Hace pocos días las mismas directivas de esa institución decidieron cerrarle el ‘chorro’ de recursos que iban a parar a las cuentas personales de la exrectora derivados de contratos de sus empresas con la Universidad.

Se supo que Gette era la propietaria de la firma Gette Ponce S.A.S., que, según los registros de Uniautónoma, presta servicios de educación en idiomas extranjeros y alquiler de inmuebles para la institución universitaria. Por esos conceptos ha recibido este año 868 millones de pesos y 2.431 millones de pesos, respectivamente.

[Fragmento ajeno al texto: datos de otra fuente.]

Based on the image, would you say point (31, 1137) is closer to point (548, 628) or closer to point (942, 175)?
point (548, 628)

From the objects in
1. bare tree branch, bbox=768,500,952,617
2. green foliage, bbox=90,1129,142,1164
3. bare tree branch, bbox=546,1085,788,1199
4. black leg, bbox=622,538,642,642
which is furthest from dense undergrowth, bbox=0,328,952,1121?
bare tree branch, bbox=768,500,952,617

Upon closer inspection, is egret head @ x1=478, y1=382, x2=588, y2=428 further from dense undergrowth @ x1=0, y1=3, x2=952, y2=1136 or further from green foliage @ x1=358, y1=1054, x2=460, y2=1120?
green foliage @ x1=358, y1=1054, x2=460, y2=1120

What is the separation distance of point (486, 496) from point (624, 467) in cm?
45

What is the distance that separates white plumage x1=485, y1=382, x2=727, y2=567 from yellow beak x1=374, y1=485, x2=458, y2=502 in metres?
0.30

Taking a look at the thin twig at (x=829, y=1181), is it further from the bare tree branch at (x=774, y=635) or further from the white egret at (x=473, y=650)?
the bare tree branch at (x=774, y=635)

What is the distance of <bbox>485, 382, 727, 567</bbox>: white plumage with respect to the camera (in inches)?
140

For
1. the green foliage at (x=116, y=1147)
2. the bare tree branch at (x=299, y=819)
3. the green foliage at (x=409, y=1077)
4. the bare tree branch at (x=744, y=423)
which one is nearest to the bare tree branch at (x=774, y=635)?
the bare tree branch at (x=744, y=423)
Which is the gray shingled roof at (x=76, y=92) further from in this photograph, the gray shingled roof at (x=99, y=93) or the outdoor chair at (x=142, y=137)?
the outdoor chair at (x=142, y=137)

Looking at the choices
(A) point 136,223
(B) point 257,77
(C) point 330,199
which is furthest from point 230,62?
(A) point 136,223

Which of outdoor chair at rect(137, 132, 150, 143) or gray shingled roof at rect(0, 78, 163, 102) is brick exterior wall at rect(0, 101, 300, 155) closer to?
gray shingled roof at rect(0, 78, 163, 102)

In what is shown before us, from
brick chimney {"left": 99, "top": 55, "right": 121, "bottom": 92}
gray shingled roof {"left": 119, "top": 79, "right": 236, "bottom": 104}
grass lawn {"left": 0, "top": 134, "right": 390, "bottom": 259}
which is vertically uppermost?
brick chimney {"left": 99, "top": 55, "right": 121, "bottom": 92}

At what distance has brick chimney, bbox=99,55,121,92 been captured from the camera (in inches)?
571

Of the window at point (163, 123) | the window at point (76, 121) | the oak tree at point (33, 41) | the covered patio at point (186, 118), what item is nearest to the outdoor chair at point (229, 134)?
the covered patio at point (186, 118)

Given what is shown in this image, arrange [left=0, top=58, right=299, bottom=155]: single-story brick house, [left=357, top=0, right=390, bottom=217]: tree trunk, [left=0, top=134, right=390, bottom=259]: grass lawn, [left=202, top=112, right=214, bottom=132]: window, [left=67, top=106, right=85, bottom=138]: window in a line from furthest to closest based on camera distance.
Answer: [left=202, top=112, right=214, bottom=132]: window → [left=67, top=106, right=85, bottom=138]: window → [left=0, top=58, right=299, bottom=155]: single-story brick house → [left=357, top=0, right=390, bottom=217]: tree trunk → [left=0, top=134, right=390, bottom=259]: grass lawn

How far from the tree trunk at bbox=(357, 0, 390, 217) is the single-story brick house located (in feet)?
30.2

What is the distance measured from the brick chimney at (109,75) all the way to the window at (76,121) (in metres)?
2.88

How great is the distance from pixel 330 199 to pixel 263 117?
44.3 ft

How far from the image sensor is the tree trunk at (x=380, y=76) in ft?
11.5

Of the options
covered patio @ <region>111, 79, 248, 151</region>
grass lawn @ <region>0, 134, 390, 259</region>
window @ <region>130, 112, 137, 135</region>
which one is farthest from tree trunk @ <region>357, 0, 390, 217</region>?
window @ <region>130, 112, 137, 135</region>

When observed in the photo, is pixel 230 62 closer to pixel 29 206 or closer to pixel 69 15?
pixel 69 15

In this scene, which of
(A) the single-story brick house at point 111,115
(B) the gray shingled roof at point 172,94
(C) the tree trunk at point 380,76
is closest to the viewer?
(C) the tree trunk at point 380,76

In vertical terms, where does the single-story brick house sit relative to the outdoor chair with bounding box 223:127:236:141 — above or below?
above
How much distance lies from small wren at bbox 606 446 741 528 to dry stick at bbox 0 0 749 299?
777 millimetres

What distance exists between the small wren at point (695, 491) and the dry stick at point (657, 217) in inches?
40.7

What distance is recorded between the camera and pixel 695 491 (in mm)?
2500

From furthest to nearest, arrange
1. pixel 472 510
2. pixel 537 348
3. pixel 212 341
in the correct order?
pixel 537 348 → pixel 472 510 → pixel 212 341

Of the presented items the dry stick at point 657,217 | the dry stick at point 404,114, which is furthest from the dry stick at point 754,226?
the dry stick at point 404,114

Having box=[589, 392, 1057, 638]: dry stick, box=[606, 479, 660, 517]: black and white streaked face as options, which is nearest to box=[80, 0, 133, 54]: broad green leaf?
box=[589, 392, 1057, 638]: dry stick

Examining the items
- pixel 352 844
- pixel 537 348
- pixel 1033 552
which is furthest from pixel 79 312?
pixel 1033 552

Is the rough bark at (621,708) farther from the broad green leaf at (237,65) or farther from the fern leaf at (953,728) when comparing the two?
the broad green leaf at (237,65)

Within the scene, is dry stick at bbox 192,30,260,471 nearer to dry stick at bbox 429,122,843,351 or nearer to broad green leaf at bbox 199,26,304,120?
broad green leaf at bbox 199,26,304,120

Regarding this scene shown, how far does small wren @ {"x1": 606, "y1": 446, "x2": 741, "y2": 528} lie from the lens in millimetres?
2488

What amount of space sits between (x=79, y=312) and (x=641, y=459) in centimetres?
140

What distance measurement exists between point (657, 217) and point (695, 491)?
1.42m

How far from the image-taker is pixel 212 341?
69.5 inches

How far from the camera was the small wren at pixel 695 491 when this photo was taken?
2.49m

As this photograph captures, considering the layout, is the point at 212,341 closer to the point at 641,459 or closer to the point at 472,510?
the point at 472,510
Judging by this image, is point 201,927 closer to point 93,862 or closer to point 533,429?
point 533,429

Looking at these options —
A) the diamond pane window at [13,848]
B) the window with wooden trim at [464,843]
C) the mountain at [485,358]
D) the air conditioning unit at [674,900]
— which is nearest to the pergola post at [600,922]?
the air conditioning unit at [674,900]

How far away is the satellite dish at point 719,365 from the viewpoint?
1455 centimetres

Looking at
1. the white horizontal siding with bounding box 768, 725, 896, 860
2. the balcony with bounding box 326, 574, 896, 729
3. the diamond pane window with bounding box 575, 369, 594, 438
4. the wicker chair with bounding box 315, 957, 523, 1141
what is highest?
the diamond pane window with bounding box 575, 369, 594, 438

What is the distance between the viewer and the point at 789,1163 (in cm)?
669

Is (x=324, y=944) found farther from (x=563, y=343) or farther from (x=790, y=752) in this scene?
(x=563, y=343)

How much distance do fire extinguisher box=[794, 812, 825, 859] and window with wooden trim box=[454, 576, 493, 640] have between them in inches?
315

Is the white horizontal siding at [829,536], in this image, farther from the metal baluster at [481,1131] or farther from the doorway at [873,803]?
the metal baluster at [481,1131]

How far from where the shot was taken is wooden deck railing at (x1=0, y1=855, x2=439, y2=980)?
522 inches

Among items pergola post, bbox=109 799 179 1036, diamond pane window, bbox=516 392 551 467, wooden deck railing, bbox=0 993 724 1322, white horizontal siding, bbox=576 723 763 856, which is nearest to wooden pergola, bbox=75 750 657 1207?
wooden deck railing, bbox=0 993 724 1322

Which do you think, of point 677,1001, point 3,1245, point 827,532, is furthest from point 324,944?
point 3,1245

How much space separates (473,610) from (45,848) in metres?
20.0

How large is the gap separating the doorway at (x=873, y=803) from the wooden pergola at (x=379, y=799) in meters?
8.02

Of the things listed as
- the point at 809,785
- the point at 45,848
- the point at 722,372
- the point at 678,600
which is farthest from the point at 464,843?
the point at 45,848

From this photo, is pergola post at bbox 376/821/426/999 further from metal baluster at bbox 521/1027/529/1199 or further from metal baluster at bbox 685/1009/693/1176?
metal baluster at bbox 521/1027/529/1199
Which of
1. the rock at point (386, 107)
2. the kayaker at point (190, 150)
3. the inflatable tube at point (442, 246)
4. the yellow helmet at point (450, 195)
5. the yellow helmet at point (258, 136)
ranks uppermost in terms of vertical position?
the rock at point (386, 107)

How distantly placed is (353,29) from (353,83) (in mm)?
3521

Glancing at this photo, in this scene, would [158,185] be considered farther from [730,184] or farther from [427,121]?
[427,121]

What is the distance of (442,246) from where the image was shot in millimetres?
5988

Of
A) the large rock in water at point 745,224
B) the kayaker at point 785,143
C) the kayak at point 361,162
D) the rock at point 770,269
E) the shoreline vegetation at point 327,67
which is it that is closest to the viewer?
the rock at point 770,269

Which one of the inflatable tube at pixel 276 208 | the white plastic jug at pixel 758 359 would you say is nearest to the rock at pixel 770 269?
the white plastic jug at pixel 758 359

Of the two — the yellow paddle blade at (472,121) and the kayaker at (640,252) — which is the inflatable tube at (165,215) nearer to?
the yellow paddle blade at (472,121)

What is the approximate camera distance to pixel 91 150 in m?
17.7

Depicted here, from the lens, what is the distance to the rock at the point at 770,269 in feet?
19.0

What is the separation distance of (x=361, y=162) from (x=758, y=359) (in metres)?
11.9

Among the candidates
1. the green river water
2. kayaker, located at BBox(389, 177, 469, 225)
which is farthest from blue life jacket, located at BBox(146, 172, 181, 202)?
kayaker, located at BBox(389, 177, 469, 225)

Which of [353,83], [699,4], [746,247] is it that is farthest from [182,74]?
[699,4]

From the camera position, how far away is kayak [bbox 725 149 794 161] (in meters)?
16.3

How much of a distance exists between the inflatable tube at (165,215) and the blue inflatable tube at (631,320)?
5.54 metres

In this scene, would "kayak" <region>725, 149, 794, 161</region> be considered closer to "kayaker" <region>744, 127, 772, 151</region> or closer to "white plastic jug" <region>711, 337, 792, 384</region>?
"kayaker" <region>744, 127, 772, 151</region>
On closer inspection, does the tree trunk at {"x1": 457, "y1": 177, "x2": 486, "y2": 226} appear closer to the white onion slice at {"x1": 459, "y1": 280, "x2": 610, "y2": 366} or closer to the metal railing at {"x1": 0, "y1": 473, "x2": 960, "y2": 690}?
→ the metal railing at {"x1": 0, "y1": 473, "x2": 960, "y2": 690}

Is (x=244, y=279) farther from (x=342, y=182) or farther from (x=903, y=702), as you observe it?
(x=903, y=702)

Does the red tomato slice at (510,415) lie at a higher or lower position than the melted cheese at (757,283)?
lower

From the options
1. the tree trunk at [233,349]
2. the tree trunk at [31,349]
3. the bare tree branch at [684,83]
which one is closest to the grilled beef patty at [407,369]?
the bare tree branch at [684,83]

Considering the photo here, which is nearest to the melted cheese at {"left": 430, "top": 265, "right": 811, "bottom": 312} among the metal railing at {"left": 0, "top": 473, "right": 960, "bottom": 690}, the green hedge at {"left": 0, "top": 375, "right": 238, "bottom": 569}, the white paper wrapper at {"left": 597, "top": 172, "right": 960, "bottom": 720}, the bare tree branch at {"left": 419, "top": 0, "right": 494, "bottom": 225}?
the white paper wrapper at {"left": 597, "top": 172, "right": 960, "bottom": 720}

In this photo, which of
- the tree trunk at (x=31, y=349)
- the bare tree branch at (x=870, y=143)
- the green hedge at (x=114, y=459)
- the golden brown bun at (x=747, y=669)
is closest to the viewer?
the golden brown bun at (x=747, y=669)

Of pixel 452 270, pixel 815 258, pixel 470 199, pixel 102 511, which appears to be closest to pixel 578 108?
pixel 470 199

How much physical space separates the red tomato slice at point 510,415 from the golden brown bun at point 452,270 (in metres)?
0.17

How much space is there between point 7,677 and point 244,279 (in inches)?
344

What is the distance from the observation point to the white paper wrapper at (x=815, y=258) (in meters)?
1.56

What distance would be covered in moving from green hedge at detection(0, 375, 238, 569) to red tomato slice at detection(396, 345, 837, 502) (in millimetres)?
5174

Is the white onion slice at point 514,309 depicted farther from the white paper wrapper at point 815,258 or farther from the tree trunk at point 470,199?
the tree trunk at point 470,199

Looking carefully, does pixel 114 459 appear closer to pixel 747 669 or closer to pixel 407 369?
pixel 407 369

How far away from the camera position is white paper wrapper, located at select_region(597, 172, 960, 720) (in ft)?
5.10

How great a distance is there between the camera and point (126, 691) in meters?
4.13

También recibió cerca de 800 millones de pesos más por la pensión de su esposo, Mario Ceballos, fundador de la Autónoma, y 90 millones por concepto de auxilio de sus tres hijos, así como 180 millones por salario de tres meses.

Las directivas del claustro decidieron también dar por terminado el contrato que desde hace años suscribió Uniautónoma con el Instituto de Lenguas del Caribe, una institución privada que servía para que los estudiantes de la universidad aprendieran otros idiomas.

Al revisar recientemente el contrato, se encontró que de 18 profesores, tan solo dos pasaban las pruebas de control de calidad. Ese era el negocio particular más rentable de Gette. Según los datos, el aprendizaje de esas lenguas vuelve a ser manejado directamente por la institución universitaria.

Pero había más. La Universidad decidió quitarle el negocio de la explotación de las cafeterías del campus a Guillermo Gette, hermano de la exrectora. Según los cálculos, la Universidad tan solo recibe 300.000 pesos mensuales por ese concepto, lo que resultaba del todo inconveniente para las finanzas.

Así pues, se le va cerrando poco a poco el camino a quien era la mujer más poderosa en una de las universidades más importantes del Caribe.